Но когда приходят твои письма (зелеными чернилами, например, с приложеньем Яшвилиного), твоя бездонная непосредственность и сердечность превышают мои ожиданья. Ты настолько оказываешься совершеннее того большого, что я думаю о тебе, что мне становится печально и страшно. Я начинаю думать, что счастье, которое кружит и подымает меня, предельно для меня, но для тебя еще не окончательно полно. Что я не охватываю тебя, что, как ни смертельно хороша ты в моем обожанье, в действительности ты еще лучше. Что этот избыток остается за краем, где тебе печально, потому что твое превосходство надо мною заброшено в одиночество, куда мне никогда не достигнуть и не забросить моей радости, моей человеческой и художнической службе тебе. Что того счастья, какое даешь и будешь давать ты мне, мне тебе не дать. Ну а вдруг я еще вырасту, в погоне за этим твоим последним.
Как удивительно ты пишешь, как плохо себя знаешь, как мало ценишь! До сих пор все это было разговором с твоим письмом, с его музыкой. Я должен был сперва ответить ему, прежде чем отвечать тебе на него. Потому что и его хочется целовать и невозможно не восхищаться, как тобою.
Но тебе я отвечу на словах при встрече. Потому что в письмах я впадаю в мучительное многословье. Что оно непростительно для писателя, так это с полбеды. Но оно недопустимо перед тобою. Оно искажает так много молниеносно-подлинного и прямо вызванного тобою! Эти искры говорят о твоем ударе и могли бы тебя радовать, из моих же песен ты узнаешь о них меньше, чем если б я молчал.
Дорогая моя, Ляля моя, жизнь моя!

ВХОДНЫЕ ДАННЫЕ →

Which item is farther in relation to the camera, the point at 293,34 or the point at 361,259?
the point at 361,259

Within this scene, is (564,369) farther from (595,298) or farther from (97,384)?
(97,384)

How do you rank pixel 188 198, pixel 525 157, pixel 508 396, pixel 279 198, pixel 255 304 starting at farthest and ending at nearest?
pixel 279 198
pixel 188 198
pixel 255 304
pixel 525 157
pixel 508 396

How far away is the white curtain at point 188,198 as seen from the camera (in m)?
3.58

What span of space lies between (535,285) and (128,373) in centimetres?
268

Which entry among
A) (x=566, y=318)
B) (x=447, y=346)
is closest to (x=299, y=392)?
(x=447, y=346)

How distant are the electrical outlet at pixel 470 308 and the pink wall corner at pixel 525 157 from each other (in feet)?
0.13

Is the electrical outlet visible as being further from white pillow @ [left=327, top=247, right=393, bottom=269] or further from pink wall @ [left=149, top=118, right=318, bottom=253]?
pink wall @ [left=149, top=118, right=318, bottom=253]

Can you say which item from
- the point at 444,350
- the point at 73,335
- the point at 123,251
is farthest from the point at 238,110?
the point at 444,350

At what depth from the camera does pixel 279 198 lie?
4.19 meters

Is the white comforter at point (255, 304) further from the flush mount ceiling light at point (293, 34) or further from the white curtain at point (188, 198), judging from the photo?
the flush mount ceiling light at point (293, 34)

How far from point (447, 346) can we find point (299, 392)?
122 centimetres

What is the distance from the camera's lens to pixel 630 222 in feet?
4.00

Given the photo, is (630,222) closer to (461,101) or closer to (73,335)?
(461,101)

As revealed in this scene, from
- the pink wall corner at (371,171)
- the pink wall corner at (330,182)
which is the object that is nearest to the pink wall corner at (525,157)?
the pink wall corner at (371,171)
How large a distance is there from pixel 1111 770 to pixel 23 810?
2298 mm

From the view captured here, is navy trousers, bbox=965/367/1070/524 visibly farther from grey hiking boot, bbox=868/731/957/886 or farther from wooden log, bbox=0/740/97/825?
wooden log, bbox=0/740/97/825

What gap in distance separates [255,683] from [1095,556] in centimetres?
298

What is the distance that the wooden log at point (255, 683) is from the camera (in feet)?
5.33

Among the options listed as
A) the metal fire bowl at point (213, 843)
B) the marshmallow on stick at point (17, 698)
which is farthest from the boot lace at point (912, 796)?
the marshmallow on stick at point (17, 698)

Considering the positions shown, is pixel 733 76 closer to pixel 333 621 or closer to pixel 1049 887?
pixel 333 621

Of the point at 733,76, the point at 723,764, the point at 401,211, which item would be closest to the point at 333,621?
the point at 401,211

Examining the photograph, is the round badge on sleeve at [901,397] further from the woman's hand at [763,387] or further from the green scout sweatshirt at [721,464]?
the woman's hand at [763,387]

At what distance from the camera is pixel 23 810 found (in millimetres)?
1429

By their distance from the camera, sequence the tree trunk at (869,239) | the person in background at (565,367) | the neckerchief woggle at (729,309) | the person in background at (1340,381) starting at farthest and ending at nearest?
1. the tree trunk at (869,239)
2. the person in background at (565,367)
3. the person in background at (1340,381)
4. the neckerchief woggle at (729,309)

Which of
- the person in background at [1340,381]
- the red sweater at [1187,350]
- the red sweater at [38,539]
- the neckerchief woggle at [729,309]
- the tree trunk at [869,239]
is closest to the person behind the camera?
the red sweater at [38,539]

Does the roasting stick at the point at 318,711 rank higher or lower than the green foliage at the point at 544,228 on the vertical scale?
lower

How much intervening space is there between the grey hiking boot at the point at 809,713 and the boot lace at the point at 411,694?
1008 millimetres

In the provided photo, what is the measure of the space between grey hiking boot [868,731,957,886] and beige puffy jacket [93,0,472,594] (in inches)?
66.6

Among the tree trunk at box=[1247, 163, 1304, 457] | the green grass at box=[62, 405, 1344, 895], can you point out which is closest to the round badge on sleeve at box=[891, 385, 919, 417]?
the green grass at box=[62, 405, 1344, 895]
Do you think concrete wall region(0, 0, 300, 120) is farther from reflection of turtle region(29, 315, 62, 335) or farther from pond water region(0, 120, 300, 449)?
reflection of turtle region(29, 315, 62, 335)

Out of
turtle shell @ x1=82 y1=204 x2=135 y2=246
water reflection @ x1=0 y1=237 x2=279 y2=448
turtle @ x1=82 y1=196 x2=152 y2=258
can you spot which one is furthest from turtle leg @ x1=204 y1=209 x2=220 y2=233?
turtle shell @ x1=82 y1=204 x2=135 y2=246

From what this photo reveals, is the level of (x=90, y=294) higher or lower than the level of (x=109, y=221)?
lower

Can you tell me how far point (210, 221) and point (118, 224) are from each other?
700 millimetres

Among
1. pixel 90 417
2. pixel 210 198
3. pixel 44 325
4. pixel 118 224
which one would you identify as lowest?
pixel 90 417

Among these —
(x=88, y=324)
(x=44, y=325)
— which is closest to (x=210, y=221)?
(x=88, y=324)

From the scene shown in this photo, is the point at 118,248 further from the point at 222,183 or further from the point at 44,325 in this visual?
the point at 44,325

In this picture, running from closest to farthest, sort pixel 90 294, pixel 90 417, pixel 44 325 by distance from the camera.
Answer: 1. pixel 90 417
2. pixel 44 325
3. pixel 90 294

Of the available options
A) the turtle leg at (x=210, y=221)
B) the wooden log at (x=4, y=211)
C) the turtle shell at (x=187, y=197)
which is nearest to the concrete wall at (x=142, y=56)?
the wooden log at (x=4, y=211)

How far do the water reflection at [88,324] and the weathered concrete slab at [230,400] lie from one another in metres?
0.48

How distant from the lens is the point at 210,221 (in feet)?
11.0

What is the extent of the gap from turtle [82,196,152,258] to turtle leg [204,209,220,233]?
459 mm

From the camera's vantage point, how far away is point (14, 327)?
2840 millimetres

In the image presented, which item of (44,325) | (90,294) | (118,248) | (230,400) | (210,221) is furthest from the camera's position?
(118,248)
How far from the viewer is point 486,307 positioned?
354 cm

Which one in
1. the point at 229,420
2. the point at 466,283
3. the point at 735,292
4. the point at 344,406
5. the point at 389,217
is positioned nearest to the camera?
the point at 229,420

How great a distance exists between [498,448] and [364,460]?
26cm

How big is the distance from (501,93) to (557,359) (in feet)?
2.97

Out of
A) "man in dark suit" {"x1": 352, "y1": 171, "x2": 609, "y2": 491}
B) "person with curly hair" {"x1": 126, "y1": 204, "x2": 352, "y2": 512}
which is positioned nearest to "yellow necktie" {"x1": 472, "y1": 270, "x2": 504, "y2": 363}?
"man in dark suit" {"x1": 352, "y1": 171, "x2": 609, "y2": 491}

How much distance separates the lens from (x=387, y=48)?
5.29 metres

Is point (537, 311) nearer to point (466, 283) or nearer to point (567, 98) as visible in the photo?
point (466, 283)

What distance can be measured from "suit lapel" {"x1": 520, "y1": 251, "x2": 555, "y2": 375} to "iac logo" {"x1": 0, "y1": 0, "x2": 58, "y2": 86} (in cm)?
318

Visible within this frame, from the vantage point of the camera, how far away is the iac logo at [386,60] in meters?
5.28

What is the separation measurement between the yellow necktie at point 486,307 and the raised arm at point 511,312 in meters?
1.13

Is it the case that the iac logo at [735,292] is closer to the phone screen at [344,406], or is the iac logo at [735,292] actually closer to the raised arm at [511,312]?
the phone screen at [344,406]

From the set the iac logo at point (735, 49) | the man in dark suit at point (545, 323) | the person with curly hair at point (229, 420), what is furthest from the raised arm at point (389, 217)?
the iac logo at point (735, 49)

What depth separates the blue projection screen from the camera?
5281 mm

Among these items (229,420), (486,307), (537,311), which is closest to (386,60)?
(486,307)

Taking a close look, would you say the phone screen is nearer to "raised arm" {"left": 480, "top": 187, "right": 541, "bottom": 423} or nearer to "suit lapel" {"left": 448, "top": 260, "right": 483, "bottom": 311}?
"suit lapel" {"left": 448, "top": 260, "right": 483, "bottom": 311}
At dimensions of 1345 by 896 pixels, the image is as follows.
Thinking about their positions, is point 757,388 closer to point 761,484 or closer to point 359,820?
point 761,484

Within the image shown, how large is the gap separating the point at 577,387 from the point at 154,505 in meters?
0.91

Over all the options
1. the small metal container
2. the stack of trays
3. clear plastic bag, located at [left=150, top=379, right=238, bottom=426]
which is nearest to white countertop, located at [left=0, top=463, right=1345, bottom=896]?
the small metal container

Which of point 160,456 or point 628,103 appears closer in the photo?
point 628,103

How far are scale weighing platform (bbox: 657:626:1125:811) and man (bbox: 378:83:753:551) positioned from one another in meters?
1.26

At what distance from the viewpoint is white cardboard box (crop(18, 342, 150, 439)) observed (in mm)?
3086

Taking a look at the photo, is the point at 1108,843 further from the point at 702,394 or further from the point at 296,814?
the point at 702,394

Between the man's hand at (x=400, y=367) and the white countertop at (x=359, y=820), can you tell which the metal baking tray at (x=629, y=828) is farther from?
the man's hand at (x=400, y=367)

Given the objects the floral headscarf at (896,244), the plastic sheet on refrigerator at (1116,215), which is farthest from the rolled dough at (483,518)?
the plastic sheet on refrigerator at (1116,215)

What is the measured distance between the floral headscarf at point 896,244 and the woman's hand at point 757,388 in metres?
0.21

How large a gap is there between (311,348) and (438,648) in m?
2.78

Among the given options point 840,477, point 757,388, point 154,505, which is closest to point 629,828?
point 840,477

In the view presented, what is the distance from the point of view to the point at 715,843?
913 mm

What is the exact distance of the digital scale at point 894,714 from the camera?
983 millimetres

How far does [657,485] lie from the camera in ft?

ЗАДАНИЯ →
a - Продублируйте письмо целиком, не меняя в нем ни слова и ни одного знака.
b - Оформите в виде CSV с двумя столбцами, «формулировка» и «ответ», записи начиная со строки, где есть «At what depth», и заканчивая строкой, где есть «4.19 meters». Каждой записи отведите одну строку, каждое значение поместите в отдельное поле в кавычках, а переносы строк замените пробелами.
Записи никак не связаны с письмом.

ОТВЕТЫ →
a -
Но когда приходят твои письма (зелеными чернилами, например, с приложеньем Яшвилиного), твоя бездонная непосредственность и сердечность превышают мои ожиданья. Ты настолько оказываешься совершеннее того большого, что я думаю о тебе, что мне становится печально и страшно. Я начинаю думать, что счастье, которое кружит и подымает меня, предельно для меня, но для тебя еще не окончательно полно. Что я не охватываю тебя, что, как ни смертельно хороша ты в моем обожанье, в действительности ты еще лучше. Что этот избыток остается за краем, где тебе печально, потому что твое превосходство надо мною заброшено в одиночество, куда мне никогда не достигнуть и не забросить моей радости, моей человеческой и художнической службе тебе. Что того счастья, какое даешь и будешь давать ты мне, мне тебе не дать. Ну а вдруг я еще вырасту, в погоне за этим твоим последним.
Как удивительно ты пишешь, как плохо себя знаешь, как мало ценишь! До сих пор все это было разговором с твоим письмом, с его музыкой. Я должен был сперва ответить ему, прежде чем отвечать тебе на него. Потому что и его хочется целовать и невозможно не восхищаться, как тобою.
Но тебе я отвечу на словах при встрече. Потому что в письмах я впадаю в мучительное многословье. Что оно непростительно для писателя, так это с полбеды. Но оно недопустимо перед тобою. Оно искажает так много молниеносно-подлинного и прямо вызванного тобою! Эти искры говорят о твоем ударе и могли бы тебя радовать, из моих же песен ты узнаешь о них меньше, чем если б я молчал.
Дорогая моя, Ляля моя, жизнь моя!

b -
формулировка,ответ
"At what depth from the camera does pixel 279 198 lie?","4.19 meters"